Freitag, 27. November 2020

ROIA

 Cute Little Fear (2006)

Cute Little Fear

Suitcase Affair (2012)

Suitcase Affair

Prototype Of A Heart (2015)

Prototype Of A Heart

The Natural Loss Of Contours (2018)

The Natural Loss Of Contours 

"Kunst ist nicht verdaulich, sondern eine Irritation des Bewusstseins, wie ein Sandkorn im Inneren einer Auster." (Howard Barker)

Roia sind die unbekannteste Band Österreichs. Punkt. Das ist natürlich eine brutal nüchterne Aus- und Ansage für ein künstlerisches Projekt, das nicht nur im Proberaum und Studio existieren will. Und kann. Und sich von tausenden mindestens ebenso unbekannten Bands, die ewig in den Kellern der Nacht verharren, durch eine lange Vita, Airplay, Live-Konzerte und eine Serie von Veröffentlichungen glasklar unterscheidet. Nun: Roia werden anno 2013 die unbekannteste Band Österreichs gewesen sein. Die Vergangenheitsform als Zukunftsprognose.„Cute Little Fear“, erschienen 2006, war schon ein erstes, beachtliches (und beachtetes) Lebenszeichen von Roia. Die Single „Suicide Butterfly“ lief monatelang auf FM4. Dem Debutalbum der Salzburger Formation, am ehesten zu vergleichen etwa mit Archive, frühen Cure, diversen 4AD-Acts wie Dead Can Dance oder den späten Talk Talk rund um Mark Hollis, folgte eine gewaltige Live-Kraftanstrengung. Und ein (zu) rascher Rückzug auf die Mittel der Selbst-Introspektion und ins Innere der Studio-Austernschale. Sprich: eine selbstgenügsame Existenz, die den Namen Roia zu einer Beschwörungsformel unter Eingeweihten machte, kaum aber Strahlkraft über die Grenzen der Mozartstadt hinaus erlangte.

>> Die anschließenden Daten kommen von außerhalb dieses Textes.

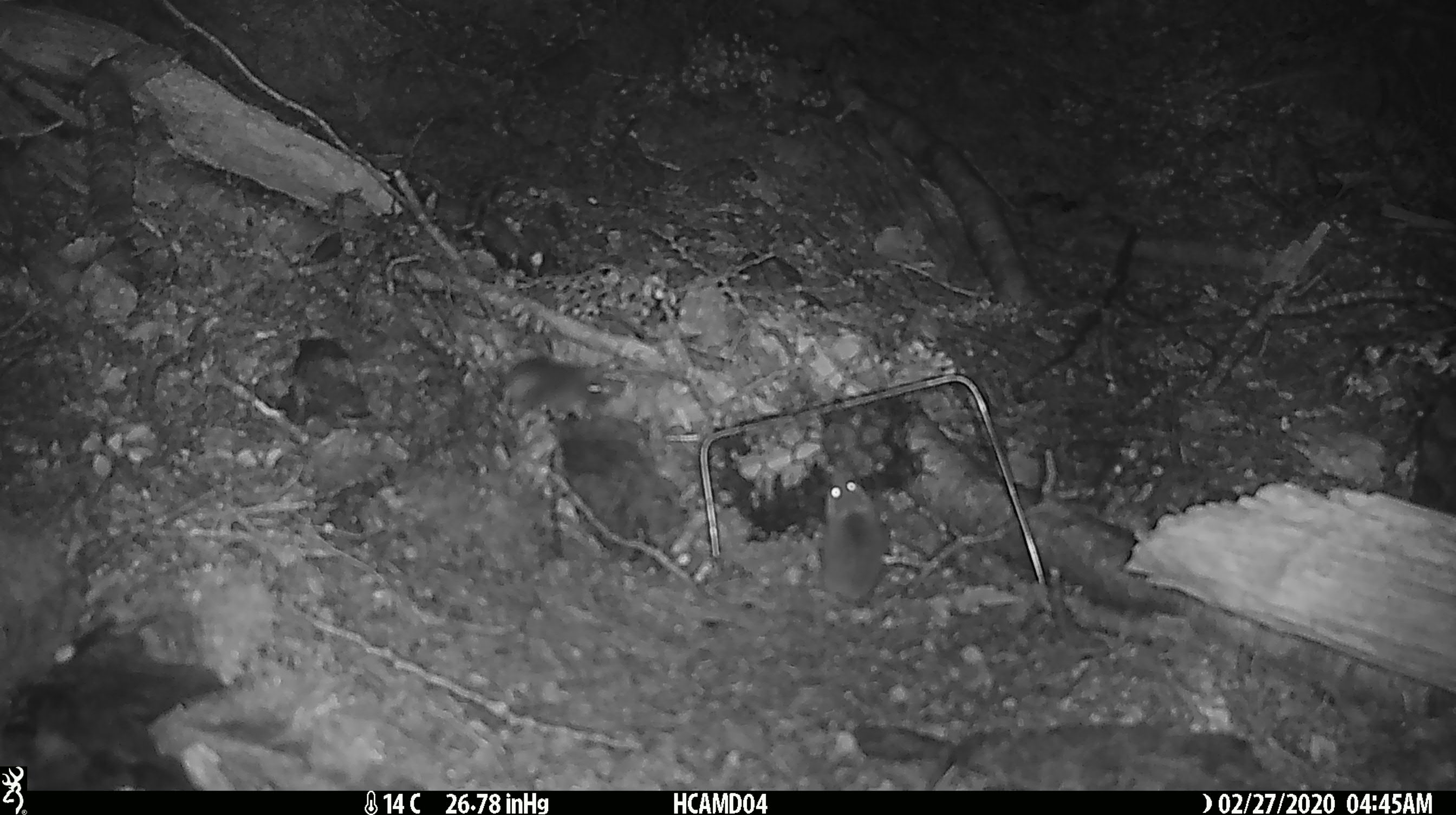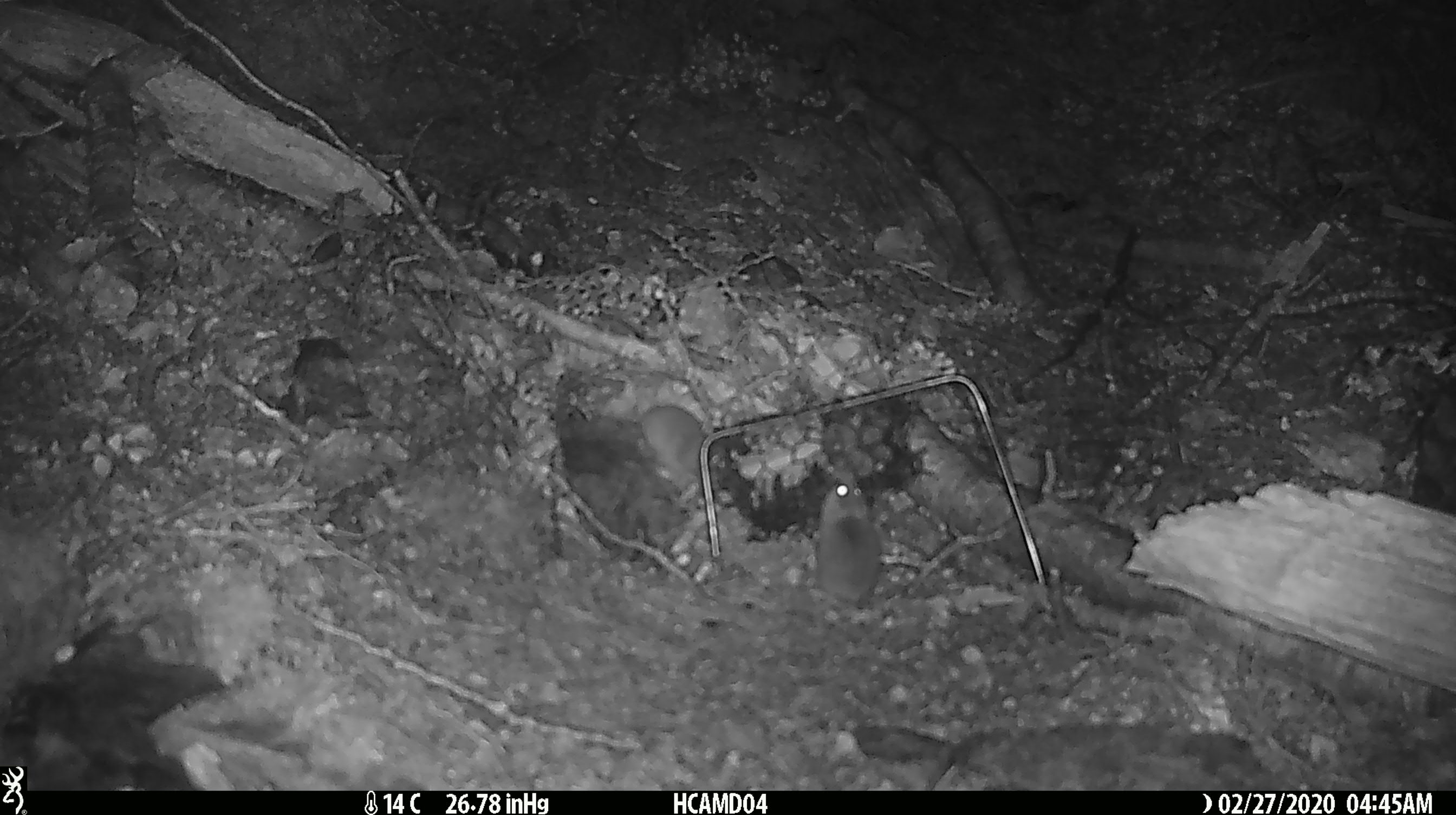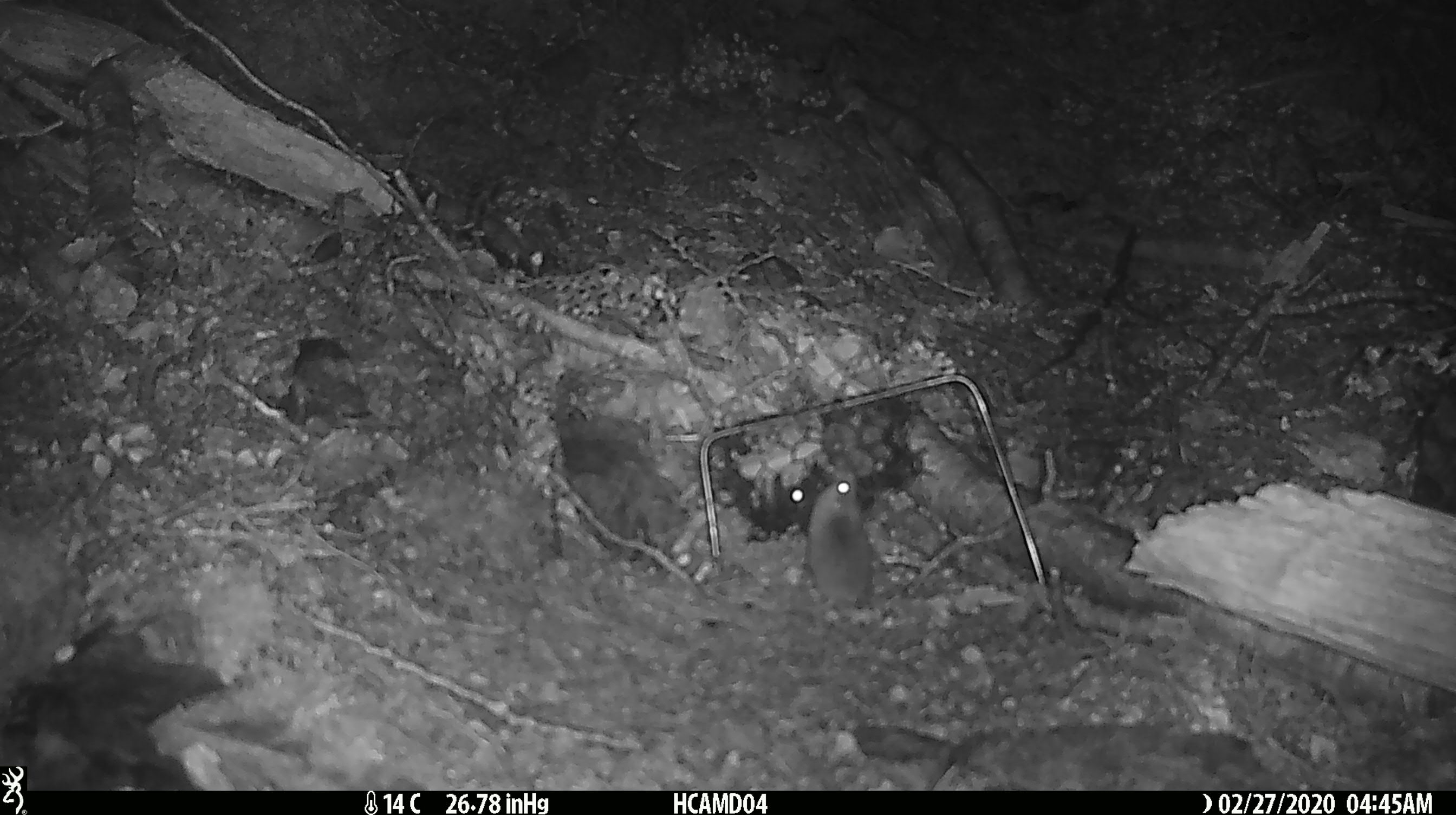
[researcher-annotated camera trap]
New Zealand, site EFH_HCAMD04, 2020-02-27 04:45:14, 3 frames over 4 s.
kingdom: Animalia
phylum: Chordata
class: Mammalia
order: Rodentia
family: Muridae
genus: Mus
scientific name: Mus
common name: mouse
Mouse (Mus).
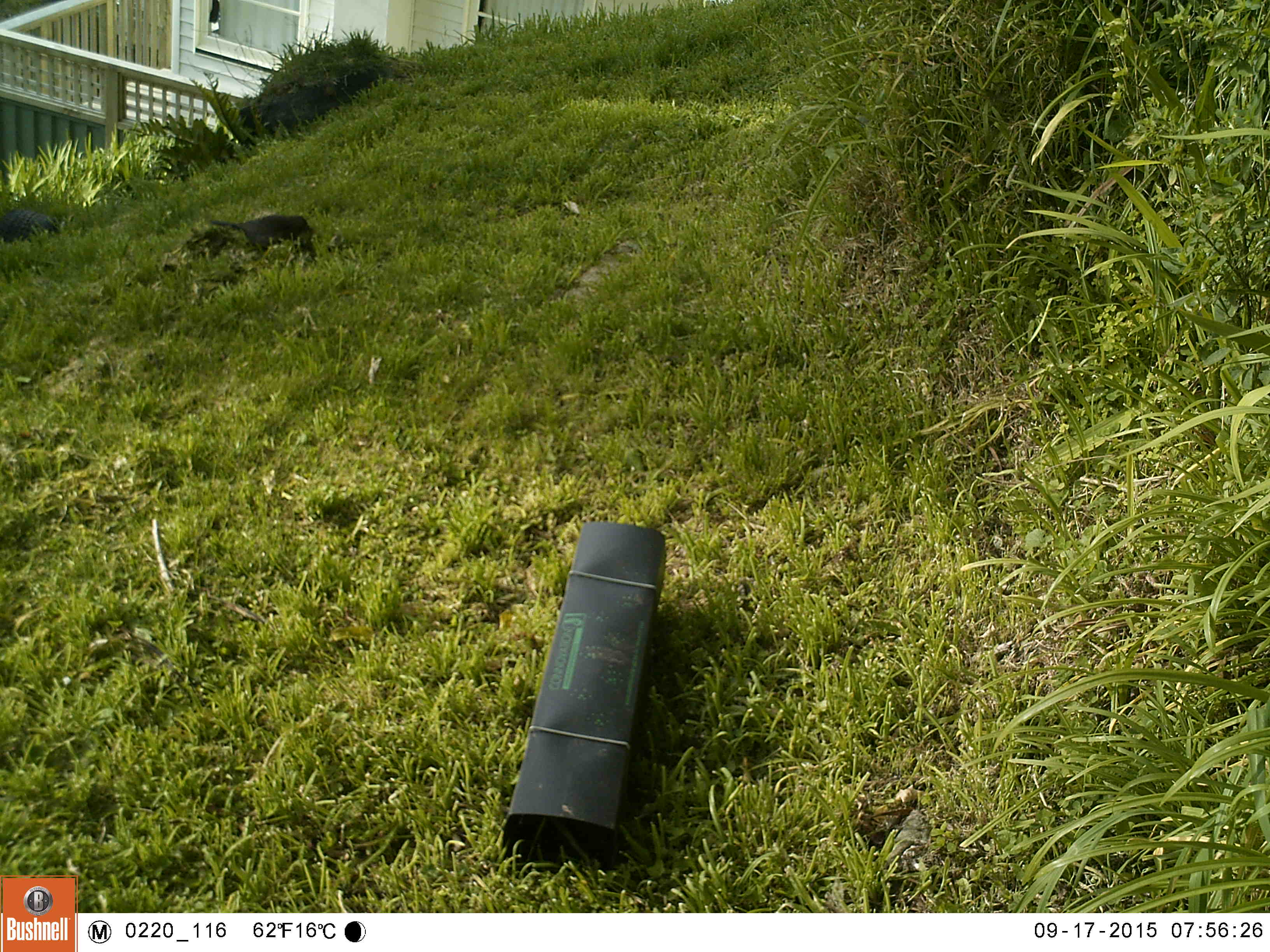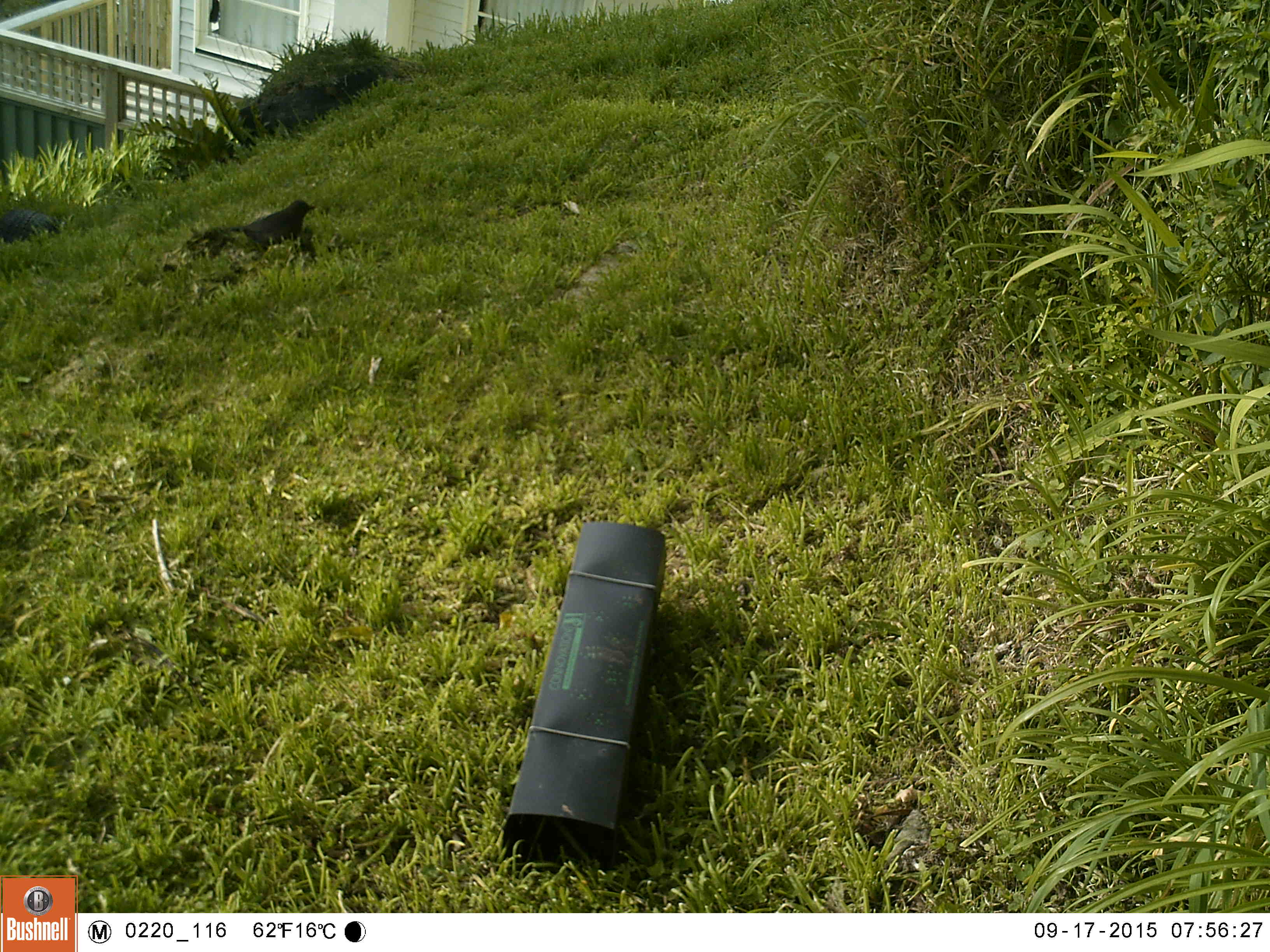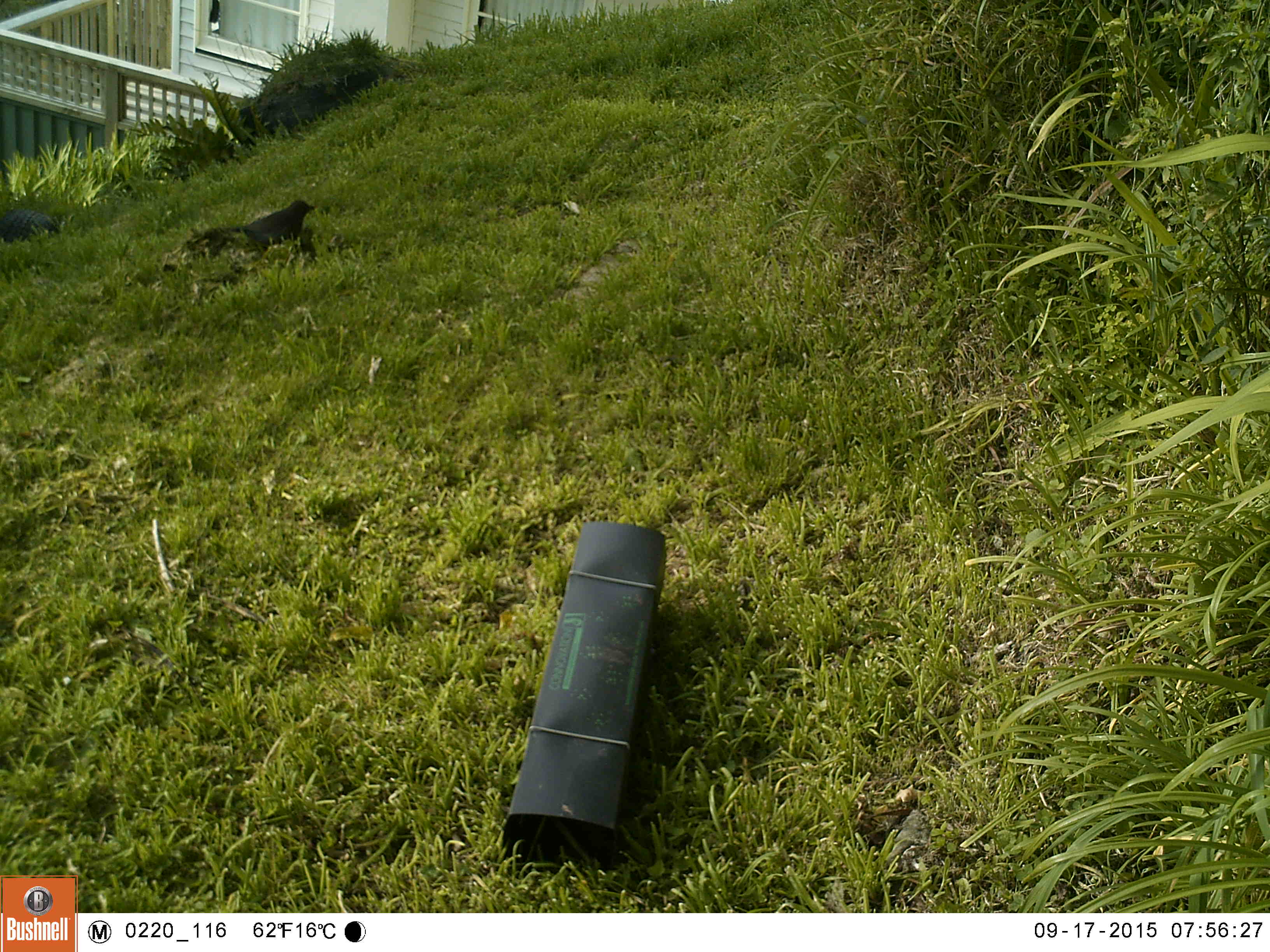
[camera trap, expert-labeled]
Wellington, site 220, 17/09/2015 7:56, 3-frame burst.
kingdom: Animalia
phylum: Chordata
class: Aves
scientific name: Aves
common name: bird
Bird (Aves).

Bildstarke Elektro-Sounds, glasklare Stimmen, packende Texte: Ein wehmütiger Indie-Pop-Traum
Drei Musiker, ein eigenes Tonstudio und Zeit - diese Komponenten bilden das viel beachtete Kollektiv ROIA. Nina Hochrainer, Dorian Wimmer und Paul Hochrainer mischen geschickt akustische Transparenz mit verworrener Elektronik. Sie weben einen Teppich, der einen sowohl behaglich umhüllt, als auch zum Abheben in andere Sphären einlädt. Wer sich allerdings in romantischer Sicherheit glaubt, der irrt - oftmals wird der Hörer gnadenlos auf den Boden der Tatsachen zurück gesetzt, die Blase platzt und man taucht in eine weitere, ROIA-gefertigte Traumwelt ein.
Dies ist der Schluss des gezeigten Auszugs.